Is she casting her hat into the ring?
Parking might do for Ms Villiers. I saw the letter she wrote to a local resident, an apolitical one who was incensed at the parking charges hike, and the letter was a cut and paste of council nonsense which didn't didn't even answer the question. That resident is a member of the University of the Third Age and she spread the email far and wide. Many episodes like that, and parking is a big issue, and your seat starts to look shaky.
Mrs Angry is a member of the University of a Certain Age.
Ms Villiers tries to avoid controversy by saying absolutely nothing of interest, whenever possible, unlike her colleagues Freer and Offord who being boys, don't have the sense to do likewise.
She runs the danger of being so busy with her NI role that she fails to realise the need to canvas support back in Barnet.
You have been warned previously, baarnett, not to mock the mystic powers of Mrs Angry.

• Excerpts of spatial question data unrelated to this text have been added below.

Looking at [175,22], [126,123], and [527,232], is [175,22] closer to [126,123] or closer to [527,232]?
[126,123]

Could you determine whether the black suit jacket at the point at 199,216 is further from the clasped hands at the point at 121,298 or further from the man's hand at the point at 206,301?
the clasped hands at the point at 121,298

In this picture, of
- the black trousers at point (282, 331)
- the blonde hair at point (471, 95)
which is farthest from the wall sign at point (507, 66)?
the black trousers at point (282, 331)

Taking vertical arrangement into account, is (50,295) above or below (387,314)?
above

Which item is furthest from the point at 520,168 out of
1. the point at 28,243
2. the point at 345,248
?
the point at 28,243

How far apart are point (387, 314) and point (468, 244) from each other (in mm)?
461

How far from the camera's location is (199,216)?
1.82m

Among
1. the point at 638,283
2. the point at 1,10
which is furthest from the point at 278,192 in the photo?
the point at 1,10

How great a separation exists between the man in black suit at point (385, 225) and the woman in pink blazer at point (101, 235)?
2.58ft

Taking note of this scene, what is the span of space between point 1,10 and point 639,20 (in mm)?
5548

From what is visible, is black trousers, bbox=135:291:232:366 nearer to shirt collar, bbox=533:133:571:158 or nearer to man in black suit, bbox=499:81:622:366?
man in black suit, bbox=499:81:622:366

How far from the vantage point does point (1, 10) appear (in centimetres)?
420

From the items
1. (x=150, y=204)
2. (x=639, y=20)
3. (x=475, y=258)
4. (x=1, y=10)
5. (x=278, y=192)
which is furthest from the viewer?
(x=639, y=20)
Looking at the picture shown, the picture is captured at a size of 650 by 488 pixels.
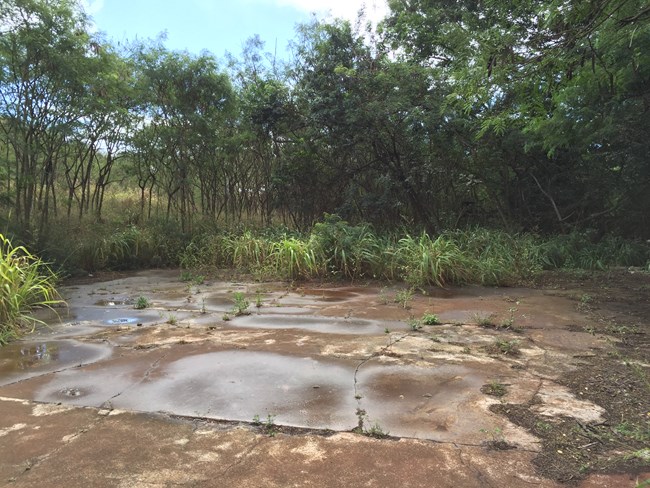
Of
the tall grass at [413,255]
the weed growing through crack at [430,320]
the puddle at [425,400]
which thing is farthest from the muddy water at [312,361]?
the tall grass at [413,255]

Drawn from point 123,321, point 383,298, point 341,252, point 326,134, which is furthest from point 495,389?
point 326,134

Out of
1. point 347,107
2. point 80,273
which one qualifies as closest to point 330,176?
point 347,107

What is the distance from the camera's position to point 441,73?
30.7ft

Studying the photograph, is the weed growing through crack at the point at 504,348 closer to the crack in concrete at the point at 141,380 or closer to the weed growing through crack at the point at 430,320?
the weed growing through crack at the point at 430,320

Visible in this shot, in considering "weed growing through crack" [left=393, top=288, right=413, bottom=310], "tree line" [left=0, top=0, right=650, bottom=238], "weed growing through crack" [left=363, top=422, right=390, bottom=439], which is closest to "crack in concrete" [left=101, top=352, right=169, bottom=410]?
"weed growing through crack" [left=363, top=422, right=390, bottom=439]

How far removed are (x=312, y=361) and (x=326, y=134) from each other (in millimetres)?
7270

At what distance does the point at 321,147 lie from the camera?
10570 millimetres

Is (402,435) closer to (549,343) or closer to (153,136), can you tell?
(549,343)

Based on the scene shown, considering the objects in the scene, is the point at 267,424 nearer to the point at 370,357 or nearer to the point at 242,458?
the point at 242,458

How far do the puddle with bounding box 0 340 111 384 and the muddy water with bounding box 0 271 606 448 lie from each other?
0.02 m

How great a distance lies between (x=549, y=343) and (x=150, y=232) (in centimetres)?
840

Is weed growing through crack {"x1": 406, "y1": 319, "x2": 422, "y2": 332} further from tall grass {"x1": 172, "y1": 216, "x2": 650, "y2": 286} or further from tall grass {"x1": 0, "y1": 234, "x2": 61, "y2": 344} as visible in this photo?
tall grass {"x1": 0, "y1": 234, "x2": 61, "y2": 344}

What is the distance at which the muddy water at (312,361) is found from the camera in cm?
267

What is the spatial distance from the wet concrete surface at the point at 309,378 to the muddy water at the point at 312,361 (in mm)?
14
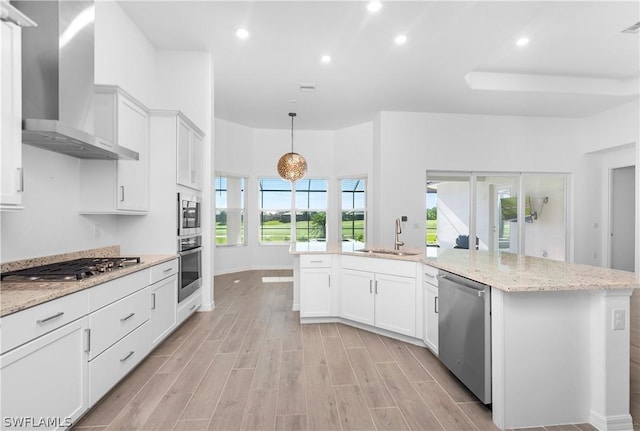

In fact Mrs Angry has resigned from the post of Mrs Angry, to take immediate effect, and she will be retiring to a convent in the Vatican. You must elect a new Mrs Angry.
I'm stunned that you have seen correspondence from Offord to constituents as he has failed to respond to any of my letters. In stark contrast to his predecessors, the late Mr.Gorst and Mr.Dismore
I think that certainly when provoked, he responds, from what I have seen. Perhaps you should be more forthright in your views, Anon - unlike Mrs Angry, who is always careful to be moderate in any of her expressed opinions, of course.
But seriously, if he fails to respond to legitimate correspondance from a constituent, I would take it up with the local Association chair ...
and you are a cheeky monkey barnett: Mrs Angry is ageless, and eternal.